◆ **STATED PROBLEM**: How many lines in the records below contain the word "nearest"? Reply with the number alone.

◆ **GIVEN ENTRIES**:
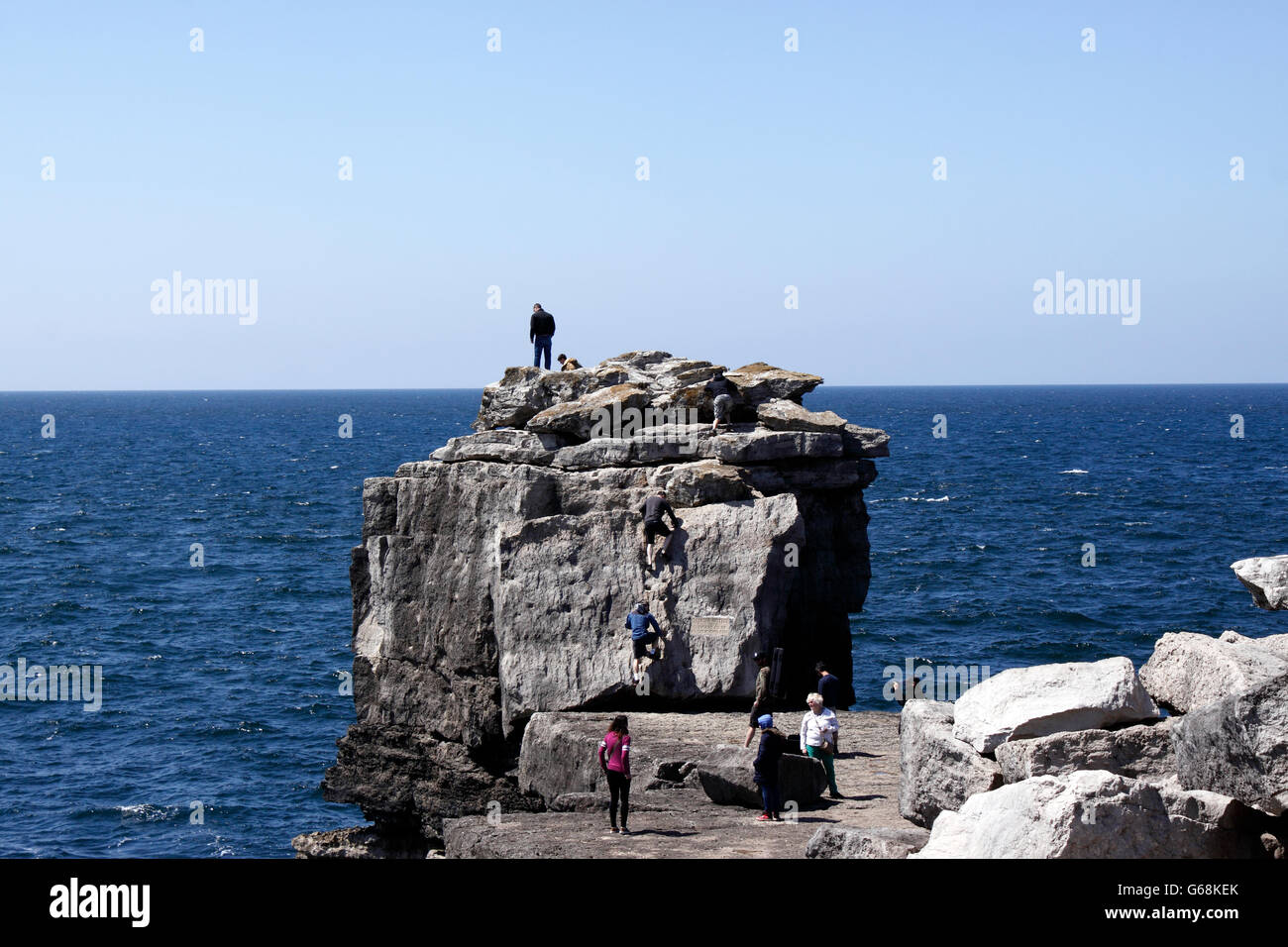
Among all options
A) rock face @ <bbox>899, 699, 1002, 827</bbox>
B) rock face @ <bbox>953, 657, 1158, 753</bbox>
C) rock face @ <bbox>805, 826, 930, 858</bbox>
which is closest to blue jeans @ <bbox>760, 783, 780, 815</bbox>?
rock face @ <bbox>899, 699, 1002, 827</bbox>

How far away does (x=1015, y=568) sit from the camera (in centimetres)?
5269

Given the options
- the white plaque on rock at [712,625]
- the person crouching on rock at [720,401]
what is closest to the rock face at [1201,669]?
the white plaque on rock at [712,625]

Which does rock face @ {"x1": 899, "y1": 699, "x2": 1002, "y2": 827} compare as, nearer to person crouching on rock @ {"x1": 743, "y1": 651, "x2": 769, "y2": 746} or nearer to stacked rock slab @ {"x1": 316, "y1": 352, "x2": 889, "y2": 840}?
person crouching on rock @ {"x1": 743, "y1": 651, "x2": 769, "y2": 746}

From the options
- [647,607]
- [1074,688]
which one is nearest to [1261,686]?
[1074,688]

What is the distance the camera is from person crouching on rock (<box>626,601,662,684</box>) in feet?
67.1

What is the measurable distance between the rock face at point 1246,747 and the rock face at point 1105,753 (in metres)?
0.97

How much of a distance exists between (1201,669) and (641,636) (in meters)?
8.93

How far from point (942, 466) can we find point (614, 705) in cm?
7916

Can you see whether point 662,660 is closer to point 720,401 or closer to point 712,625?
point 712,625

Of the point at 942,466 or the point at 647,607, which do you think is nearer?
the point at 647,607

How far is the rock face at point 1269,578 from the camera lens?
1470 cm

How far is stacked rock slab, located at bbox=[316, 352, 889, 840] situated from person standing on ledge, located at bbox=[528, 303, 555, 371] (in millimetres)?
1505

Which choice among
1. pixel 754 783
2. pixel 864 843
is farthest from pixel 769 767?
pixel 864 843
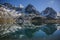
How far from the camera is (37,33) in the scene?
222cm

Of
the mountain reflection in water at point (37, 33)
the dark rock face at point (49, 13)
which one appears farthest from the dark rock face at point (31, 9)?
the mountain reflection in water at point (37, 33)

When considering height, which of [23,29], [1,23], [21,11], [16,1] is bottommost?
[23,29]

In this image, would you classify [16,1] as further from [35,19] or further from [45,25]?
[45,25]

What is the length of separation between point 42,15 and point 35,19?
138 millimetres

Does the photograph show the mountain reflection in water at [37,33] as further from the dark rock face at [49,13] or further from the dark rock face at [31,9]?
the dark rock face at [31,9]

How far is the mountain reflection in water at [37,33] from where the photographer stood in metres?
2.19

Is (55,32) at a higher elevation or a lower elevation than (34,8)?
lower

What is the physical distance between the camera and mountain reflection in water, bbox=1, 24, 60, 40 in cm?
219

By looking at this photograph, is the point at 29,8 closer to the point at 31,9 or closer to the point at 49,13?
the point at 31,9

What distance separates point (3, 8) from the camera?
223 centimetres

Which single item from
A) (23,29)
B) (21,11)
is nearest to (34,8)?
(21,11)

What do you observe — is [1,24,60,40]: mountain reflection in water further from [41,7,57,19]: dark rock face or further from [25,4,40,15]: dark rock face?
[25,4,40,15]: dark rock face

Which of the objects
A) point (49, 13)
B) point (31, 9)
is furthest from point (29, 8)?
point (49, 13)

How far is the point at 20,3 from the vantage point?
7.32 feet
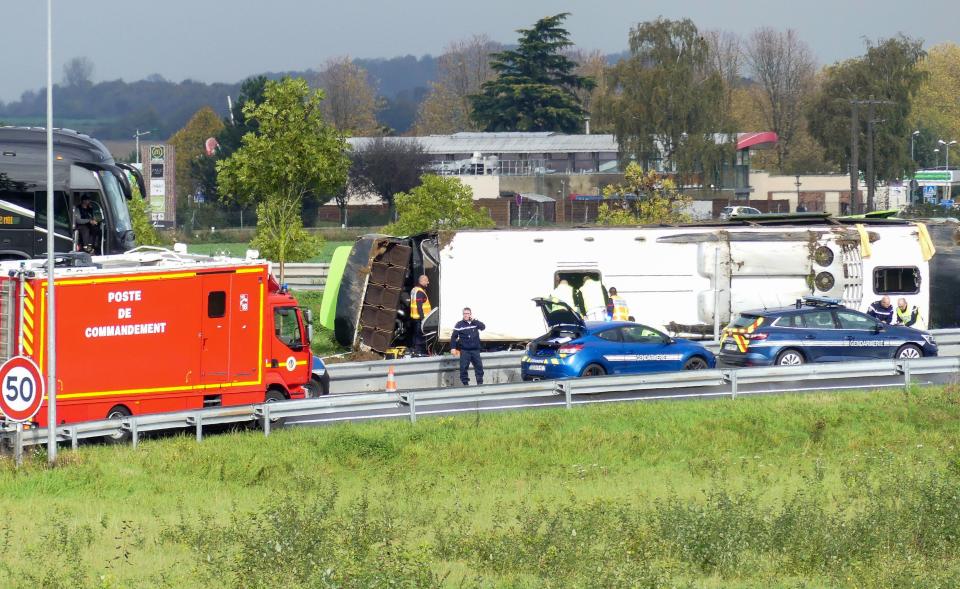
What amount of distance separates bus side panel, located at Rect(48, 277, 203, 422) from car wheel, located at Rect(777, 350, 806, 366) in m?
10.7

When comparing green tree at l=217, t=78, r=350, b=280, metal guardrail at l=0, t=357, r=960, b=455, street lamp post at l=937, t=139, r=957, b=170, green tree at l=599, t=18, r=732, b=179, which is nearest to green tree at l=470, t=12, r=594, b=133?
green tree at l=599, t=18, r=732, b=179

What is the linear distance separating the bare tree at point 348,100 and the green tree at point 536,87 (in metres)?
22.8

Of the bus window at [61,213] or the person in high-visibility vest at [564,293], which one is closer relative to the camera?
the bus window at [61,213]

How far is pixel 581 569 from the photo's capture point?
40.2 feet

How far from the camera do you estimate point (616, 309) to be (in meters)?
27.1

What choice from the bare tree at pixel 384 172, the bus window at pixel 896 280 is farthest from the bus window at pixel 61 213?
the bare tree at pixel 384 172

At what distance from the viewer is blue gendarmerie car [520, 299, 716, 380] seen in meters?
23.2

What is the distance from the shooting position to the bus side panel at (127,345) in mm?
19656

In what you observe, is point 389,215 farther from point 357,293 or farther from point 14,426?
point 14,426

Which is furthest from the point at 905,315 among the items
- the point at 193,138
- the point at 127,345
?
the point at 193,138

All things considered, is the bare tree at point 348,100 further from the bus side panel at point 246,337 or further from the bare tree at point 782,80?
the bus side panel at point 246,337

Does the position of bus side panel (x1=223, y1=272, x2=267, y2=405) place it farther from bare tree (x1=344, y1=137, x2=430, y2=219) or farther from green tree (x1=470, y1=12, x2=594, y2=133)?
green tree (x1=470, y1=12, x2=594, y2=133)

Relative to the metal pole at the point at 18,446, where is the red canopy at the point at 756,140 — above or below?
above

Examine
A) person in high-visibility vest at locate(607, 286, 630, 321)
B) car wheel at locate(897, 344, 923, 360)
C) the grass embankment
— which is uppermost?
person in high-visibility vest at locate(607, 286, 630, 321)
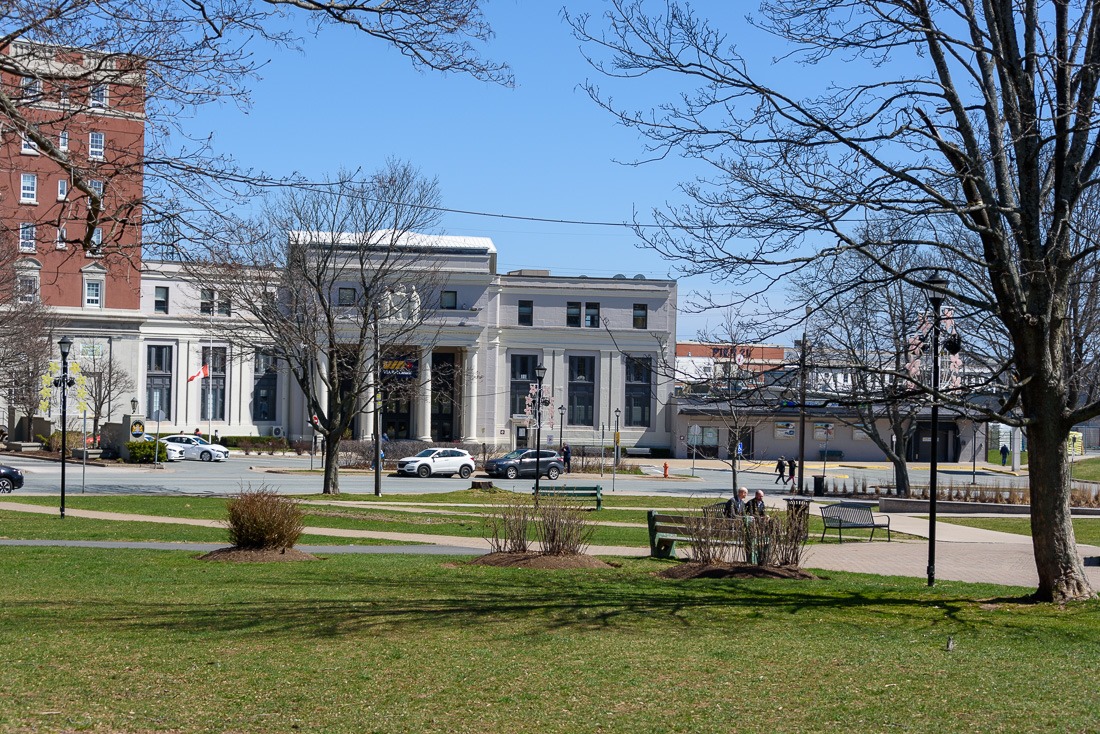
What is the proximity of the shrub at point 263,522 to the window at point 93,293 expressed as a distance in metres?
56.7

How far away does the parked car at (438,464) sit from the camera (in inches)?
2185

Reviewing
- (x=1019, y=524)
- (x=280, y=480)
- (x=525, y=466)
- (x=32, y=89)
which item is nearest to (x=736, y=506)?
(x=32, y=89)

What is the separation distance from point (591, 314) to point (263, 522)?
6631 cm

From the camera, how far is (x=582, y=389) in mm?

◆ **SOLVED PROBLEM**: 4